Law & Order: Los Angeles premiered last week, but tonight is the first episode with star Terrence Howard, who'll be alternating Deputy District Attorney duties with Alfred Molina. We sat in on a conference call with the accomplished actor and producer René Balcer to find out how he prepared for the role and how the show decides where to shoot.
What was it that attracted to joining the cast and joining the series?
Terrence Howard: Well, I had just finished playing Nelson Mandela and spending nine months working on that, and the most important part of him was his legal appetite and his appetite for rightness. When we finished the movie, I wasn't finished being a lawyer and one of the things -- I have a couple of friends who were law students, you know, up in California -- and one of the things that their professors had them do, was sometimes they would watch Law & Order, because it was so realistic.
When I got the call from Dick to possibly join this team -- because the biggest fear for an actor, you can do a really great movie but then you get thrown into three or four other movies that aren't so great but you need to keep working, you need to keep sharpening your tools. So if I could work on something that was honest, something that was challenging, and something in great association, you know, then that was my dream, and to receive a call from Dick asking me, "Would you like to be part of his family," I mean, what do you say to that?

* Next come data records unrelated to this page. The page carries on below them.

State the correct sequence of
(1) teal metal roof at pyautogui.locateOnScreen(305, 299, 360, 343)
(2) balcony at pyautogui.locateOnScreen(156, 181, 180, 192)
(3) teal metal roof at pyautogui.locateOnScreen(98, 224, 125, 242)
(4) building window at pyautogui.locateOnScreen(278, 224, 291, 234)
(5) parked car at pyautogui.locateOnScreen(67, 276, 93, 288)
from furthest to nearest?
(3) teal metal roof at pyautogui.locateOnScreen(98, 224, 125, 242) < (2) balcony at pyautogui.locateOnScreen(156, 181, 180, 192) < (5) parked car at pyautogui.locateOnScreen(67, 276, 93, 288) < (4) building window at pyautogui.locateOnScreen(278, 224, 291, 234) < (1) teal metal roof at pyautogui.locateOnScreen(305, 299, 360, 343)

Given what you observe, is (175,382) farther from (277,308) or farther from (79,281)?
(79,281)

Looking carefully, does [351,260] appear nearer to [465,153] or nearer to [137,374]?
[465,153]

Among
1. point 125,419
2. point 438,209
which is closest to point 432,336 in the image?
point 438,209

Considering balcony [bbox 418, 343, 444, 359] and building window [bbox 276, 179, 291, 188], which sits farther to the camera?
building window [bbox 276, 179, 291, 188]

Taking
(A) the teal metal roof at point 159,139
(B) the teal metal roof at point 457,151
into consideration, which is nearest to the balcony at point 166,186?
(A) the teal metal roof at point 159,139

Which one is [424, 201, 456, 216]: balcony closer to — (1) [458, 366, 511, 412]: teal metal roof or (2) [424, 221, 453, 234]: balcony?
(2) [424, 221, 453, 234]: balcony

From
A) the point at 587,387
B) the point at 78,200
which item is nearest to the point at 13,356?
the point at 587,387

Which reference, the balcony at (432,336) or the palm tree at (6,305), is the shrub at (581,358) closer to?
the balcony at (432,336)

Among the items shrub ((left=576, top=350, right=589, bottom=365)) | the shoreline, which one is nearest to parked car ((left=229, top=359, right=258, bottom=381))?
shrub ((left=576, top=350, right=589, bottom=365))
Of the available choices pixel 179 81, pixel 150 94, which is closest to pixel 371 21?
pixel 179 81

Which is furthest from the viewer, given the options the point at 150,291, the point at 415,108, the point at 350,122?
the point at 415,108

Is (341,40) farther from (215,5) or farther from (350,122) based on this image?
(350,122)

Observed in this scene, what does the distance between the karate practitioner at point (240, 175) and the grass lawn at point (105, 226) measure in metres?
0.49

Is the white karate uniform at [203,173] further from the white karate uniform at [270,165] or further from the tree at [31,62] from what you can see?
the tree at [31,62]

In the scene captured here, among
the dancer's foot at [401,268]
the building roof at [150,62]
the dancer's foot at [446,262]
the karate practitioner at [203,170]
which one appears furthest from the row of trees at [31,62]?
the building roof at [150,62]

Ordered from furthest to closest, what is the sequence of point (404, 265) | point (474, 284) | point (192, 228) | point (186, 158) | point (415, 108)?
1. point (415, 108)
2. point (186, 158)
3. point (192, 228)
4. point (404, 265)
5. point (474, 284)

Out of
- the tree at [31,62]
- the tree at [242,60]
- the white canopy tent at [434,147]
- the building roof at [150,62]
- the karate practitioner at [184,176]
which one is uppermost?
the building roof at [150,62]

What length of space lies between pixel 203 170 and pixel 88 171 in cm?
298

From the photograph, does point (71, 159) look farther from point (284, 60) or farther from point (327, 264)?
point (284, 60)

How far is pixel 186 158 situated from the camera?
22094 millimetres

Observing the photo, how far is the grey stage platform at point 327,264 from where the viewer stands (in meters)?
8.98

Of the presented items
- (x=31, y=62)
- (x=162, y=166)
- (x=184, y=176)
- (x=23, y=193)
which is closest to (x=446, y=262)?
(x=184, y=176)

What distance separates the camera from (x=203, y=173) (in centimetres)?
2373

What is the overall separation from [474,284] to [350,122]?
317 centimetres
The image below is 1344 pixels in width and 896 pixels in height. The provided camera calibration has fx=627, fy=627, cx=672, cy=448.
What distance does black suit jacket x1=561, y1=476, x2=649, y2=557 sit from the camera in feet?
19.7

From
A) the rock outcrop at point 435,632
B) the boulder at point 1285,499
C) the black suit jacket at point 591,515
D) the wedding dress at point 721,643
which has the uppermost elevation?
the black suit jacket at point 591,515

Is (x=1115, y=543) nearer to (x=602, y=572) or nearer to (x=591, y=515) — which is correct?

And it answered all of the things that I wanted to do and still left room for me to be able to go and do films, because I'm sharing the workload with Alfred Molina, you know, and he has one particular side and I have a whole different other side and it's, I mean, it's almost like we're competing, even though I know we're not competing, but it's great. You know, it's like UFC fighting.
Were you a fan of the show? Had you watched the other editions?
Howard: Well, I didn't think that I was, but when I watch reruns now, I know everything that's going to happen. Remember, some of theLaw & Orders didn't give you the verdict. They left it right there, and I always wanted to be able to ask those questions, so I get to ask all those questions now. But my 15-year-old son [and I], we've been watching Law & Order together since [he was] nine years old. He would come home, and where everyone else was watching Transformers, you know, he would look for Law & Order. He liked it, and so I got into it with that.
René, given the strong cast, does that put more pressure on you in putting together a great show in its first season?
René Balcer: Yes, we thought we could get away with some second-rate scripts but we had to shelve those plans, because we can't put anything over on these guys. They're pretty sharp, so reluctantly we'll have to actually put on a good show for them.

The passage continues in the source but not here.